**REQUIRED WORK**
• a. Reproduce word for word the part of the essay on a theology of birth in 3 Nephi that begins at the words "Birth operates as" and ends after the words "in different ways.".
• b. Resume the essay on a theology of birth in 3 Nephi after its final sentence, and carry its argument forward.

[START OF TEXT SHOWN]

Vulnerability and Dependency
Imagining a Theology of Birth in 3 Nephi
The moments after the births of both of my children are foggy in my memory—my aching body melding asynchronously with the ferocity of consuming love. Once the frenzy of the final stages of delivery receded, there were a few moments of quiet as their tiny bodies nestled close to mine. I remember, both times, a moment of paralyzing anxiety. This is what absolute dependency looks like. They are entirely reliant on me. Mother and child are intertwined so permanently, yet with such fragile precariousness. We are desperately vulnerable. I wept in those early moments cradling their precious bodies, both in exhilaration at their hard-won being and in a strange sort of bittersweet sorrow that thus they were ushered into the world. This is it, I felt, the frightening descent, the uncertainty, the tug and hollowing, and the sure embrace. The smell of me is your lifeline, my darling. I am all you have, and I am so terribly insufficient.
Birth operates as a metaphor for the central concerns of many religious and spiritual traditions. In the vulnerability it presents, as well as its proximity to death, birth has a hazy relationship to the larger conditions of human fragility. We are born helpless. Infancy and childhood have long been liminal states in the myths and legends of countless cultures because of their precariousness. The vulnerability, dependency, and helplessness of birth serve as an example of the problems inherent to the mortal condition, particularly human suffering. Many major religious traditions are predominantly concerned with human and planetary suffering as a central theological problem, but conceptualize and answer the problem in different ways.
The Western Christian tradition has largely considered the problem of suffering and evil in individualistic, human terms: Humans suffer because they sin. This sinfulness can extend to intent beyond individual acts and even to the conditions of the mortal world as “fallen” (we sin, in other words, not necessarily because we are evil but because sin is part of the mortal, finite condition). Moreover, the Western philosophical tradition orients the individual soul always in relation to death. Sin, ultimately including the entire mortal condition, brings death. Only a Savior, possessing nonhuman power, can redeem these dual and intertwined problems. To solve the problem of sin and death rupturing life, Christ must be transcendent, or always above the mortal and finite; we might call this a transcendence paradigm. He mercifully condescends to meet us in our mortal condition, but his role is to move us beyond this condition.

[END OF TEXT SHOWN]
[START OF STORED DATA]

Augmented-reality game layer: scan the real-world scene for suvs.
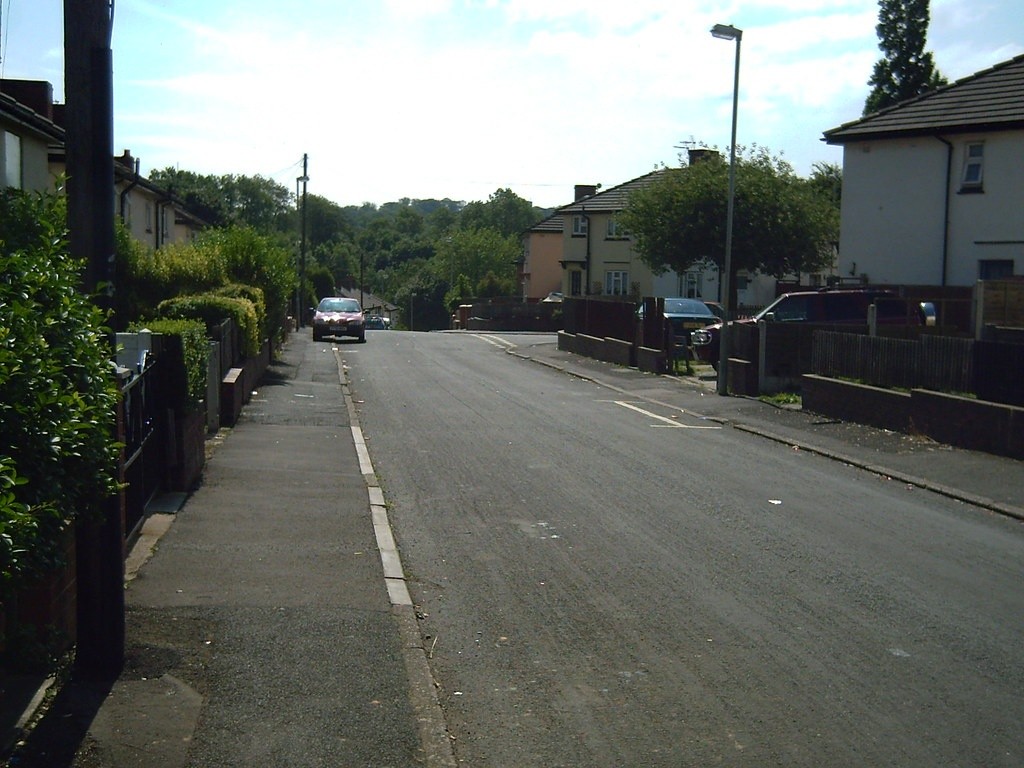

[END OF STORED DATA]

**RESULTS**
• a.
Birth operates as a metaphor for the central concerns of many religious and spiritual traditions. In the vulnerability it presents, as well as its proximity to death, birth has a hazy relationship to the larger conditions of human fragility. We are born helpless. Infancy and childhood have long been liminal states in the myths and legends of countless cultures because of their precariousness. The vulnerability, dependency, and helplessness of birth serve as an example of the problems inherent to the mortal condition, particularly human suffering. Many major religious traditions are predominantly concerned with human and planetary suffering as a central theological problem, but conceptualize and answer the problem in different ways.

• b.
Other traditions resonate with the problem of human suffering as a real problem, but view it in quite different terms. Buddhism, for example, understands suffering as the condition of mortality, but sees it coming from anxious attachment, an unwillingness to accept the great mystery of ultimate nothingness (Sunyata). The solution to the problem of suffering might be conceptualized as a realization of the “impermanency and transiency common to everything, including humans and nature.”1 Interdependence is the basis of reality in this paradigm, suggesting that no individual exists as a silo but rather in a web of relationship and dependence. Death is not the great end set against life, but the constant condition of Samsara, or the cycle of birth, death, and rebirth. Importantly, as Buddhist scholar Masao Abe writes, Samsara (the cycle of life and death) and Nirvana (which we might understand as salvation or redemption) happen on the same plane; they are ultimately the same thing. Nirvana is realized when one reaches the understanding of the simultaneous nature of being/nonbeing.2
As a Christian thinker making comparisons, my point is not to suggest that one religious paradigm is superior to another but to highlight the complexity of these questions.3 We agree that human suffering is a problem, but where does it come from? What does it mean? How do we escape it? For Christians, the central aspect of these questions has to do with the role of Christ: What is the purpose and the meaning of the cross, a symbol of supreme suffering? Why does it matter today? How ought we to think about what happened all those years ago?
I find the simplified Buddhist paradigm I have described above helpful for highlighting limits of the “traditional” problem-and-solution paradigm of Christianity. Importantly, the central contrast on the plane of that Western Christian paradigm is life in opposition to death. Jesus has to transcend both life and death to free us from the conditions of mortality. Yet does this square with the theology of incarnation, the radical embodiment of God through a mortal woman?
Philosopher Jennifer Banks writes:
Death has been humanity’s central defining experience, its deepest existential theme, more authoritative somehow than birth, and certainly more final. It is given that humans are mortal creatures who must wrestle with their mortality, that death is the horizon no one can avoid, despite constant attempts at evasion and postponement and despite the recurring fantasy of immortality. Birth, meanwhile, is what recedes into a hazy background, slipping back past the limits of memory, existing in that forgotten realm.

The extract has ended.